The first signs that the federal center is easing pressure on the Kabardino-Balkarian government appeared on September 3, when a Moscow court allowed house arrest for the chief of Kanokov’s administration and his relative, Vladimir Zhamborov. Several top Kabardino-Balkarian officials had been arrested in Kabardino-Balkaria in June 2012 by special forces dispatched directly from Moscow. This highly unusual police operation to prosecute several top officials close to Arsen Kanokov for relatively trivial charges involving the mishandling of government property worth either $30,000 or $600,000 was regarded by many observers as an attack on Kanokov himself (https://ria.ru/justice/20120903/742502973.html).
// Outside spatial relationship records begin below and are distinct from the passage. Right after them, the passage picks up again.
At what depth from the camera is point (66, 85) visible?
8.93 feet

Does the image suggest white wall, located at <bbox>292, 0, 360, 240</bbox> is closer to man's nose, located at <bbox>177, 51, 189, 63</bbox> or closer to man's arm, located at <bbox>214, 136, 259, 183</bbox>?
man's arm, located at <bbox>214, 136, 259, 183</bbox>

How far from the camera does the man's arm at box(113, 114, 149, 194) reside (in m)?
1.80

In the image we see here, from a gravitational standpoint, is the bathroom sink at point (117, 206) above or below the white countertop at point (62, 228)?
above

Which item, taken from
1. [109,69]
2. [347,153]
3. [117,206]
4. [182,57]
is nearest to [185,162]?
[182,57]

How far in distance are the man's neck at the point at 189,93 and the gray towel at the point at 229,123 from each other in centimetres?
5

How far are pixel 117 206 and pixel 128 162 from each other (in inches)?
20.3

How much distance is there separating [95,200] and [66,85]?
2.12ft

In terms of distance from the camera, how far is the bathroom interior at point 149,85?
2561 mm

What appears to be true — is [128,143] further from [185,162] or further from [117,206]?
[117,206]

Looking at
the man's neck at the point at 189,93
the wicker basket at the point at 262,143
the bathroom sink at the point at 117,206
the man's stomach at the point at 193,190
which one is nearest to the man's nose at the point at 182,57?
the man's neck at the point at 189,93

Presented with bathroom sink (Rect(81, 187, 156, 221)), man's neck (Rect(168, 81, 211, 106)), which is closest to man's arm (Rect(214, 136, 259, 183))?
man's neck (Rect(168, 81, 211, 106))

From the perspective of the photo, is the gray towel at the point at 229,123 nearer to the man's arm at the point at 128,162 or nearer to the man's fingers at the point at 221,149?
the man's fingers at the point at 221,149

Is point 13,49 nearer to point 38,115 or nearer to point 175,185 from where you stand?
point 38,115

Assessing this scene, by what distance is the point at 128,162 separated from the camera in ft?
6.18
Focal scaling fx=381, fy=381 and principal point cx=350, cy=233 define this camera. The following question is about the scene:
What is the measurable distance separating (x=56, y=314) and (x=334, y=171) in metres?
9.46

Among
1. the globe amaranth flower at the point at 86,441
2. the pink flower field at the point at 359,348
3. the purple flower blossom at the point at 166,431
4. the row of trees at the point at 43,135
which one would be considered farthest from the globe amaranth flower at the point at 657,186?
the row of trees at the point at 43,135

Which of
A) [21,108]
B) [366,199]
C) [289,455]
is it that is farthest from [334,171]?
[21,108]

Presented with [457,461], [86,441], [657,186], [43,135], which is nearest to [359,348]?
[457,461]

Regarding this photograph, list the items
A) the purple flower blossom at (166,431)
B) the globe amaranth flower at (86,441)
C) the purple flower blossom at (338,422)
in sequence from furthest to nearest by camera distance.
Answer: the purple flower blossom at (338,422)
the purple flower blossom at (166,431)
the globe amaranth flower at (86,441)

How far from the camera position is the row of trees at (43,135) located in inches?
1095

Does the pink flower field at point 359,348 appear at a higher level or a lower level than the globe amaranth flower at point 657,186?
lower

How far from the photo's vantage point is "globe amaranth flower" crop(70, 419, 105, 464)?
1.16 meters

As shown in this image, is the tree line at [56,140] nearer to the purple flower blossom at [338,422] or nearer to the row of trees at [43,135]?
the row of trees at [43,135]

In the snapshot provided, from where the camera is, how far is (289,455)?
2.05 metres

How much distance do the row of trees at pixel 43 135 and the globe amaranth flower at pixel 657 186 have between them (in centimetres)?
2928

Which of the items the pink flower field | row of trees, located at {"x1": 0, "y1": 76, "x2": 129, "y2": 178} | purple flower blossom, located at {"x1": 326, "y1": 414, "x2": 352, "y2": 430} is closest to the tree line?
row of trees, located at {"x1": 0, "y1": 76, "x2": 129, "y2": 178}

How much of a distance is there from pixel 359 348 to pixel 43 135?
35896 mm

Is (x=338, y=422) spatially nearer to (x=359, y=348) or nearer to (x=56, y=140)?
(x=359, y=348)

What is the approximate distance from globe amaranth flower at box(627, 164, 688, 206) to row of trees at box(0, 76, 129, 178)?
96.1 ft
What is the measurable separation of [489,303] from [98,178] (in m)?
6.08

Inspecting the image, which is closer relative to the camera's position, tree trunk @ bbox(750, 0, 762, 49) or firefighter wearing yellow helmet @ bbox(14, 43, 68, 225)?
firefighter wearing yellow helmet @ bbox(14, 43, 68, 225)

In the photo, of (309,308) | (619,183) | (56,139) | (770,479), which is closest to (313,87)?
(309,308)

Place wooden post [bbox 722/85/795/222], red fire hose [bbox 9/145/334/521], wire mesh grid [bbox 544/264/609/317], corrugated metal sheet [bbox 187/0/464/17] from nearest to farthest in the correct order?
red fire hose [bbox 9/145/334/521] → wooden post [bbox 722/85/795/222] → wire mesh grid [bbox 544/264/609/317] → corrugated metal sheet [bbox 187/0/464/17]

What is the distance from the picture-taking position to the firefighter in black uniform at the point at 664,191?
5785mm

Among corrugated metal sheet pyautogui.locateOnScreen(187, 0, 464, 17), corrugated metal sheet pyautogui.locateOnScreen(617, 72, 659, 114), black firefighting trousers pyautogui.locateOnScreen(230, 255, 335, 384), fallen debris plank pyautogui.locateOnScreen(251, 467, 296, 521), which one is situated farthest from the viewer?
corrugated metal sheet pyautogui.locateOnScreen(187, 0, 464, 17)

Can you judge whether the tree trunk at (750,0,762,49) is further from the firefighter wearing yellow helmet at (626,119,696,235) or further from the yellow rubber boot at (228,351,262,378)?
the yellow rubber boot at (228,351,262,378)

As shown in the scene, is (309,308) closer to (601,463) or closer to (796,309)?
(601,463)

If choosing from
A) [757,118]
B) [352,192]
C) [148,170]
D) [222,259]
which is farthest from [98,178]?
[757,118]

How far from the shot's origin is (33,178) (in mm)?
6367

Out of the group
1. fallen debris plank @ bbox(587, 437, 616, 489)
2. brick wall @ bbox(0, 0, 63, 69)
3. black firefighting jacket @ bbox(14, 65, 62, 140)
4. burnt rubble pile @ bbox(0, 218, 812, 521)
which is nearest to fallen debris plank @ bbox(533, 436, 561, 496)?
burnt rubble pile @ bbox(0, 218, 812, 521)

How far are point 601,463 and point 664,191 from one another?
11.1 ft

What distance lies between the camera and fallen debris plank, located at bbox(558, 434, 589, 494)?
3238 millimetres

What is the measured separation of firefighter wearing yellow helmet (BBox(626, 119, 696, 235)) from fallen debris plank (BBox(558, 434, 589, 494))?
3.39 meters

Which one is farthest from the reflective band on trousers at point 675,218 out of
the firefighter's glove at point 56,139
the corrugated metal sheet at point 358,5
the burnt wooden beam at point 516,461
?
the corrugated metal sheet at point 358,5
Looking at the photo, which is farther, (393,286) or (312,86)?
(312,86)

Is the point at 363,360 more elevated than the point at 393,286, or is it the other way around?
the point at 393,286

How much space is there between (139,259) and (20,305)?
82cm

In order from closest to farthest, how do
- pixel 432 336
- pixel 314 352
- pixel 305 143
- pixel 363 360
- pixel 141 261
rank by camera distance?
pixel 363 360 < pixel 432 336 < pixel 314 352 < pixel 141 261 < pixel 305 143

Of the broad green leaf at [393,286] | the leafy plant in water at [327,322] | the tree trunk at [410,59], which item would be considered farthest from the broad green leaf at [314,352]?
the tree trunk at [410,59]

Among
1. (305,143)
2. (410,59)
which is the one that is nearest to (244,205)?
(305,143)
Several days earlier, on August 31, a court in Moscow had upheld the decision to leave Zhamborov in police custody, rejecting his claims of deteriorating health (https://ria.ru/incidents/20120831/734337632.html). Kanokov’s public stance in favor of receiving Circassian refugees from Syria may have been part of the reason why his entourage came under pressure from Moscow. While the struggle continues, it appears Moscow has thus far secured few concessions, if any, after launching what appears to be a politically motivated crusade against corruption in Nalchik.

The security situation in Kabardino-Balkaria remained tense in August. On August 22, a counter-terrorism operation regime was introduced in two villages of the republic’s Baksan district (www.rian.ru, August 22). Earlier, on August 14, a businessman was shot dead in the same district (www.rian.ru, August 14). Attacks on businessmen are often linked to attempts by insurgents to extract funds from the local business community. On August 20, an Improvised Explosive Device (IED) went off near the house of a Baksan district police official. The explosive device had an estimated power of 0.4 kilograms of TNT (rian.ru, August 20).

As the local civil groups and republican governments in Kabardino-Balkaria and other Circassian republics are running out of options for accommodating more Circassian refugees from Syria, they are waiting urgently for Moscow to intervene. If Moscow declines to help the Syrian Circassians, which is increasingly likely, animosity between the Circassians in the North Caucasus and Moscow will only increase. Also, sooner or later Moscow will have to open up the North Caucasus to foreign visitors, which will result in a decrease of its power over population movements into the region.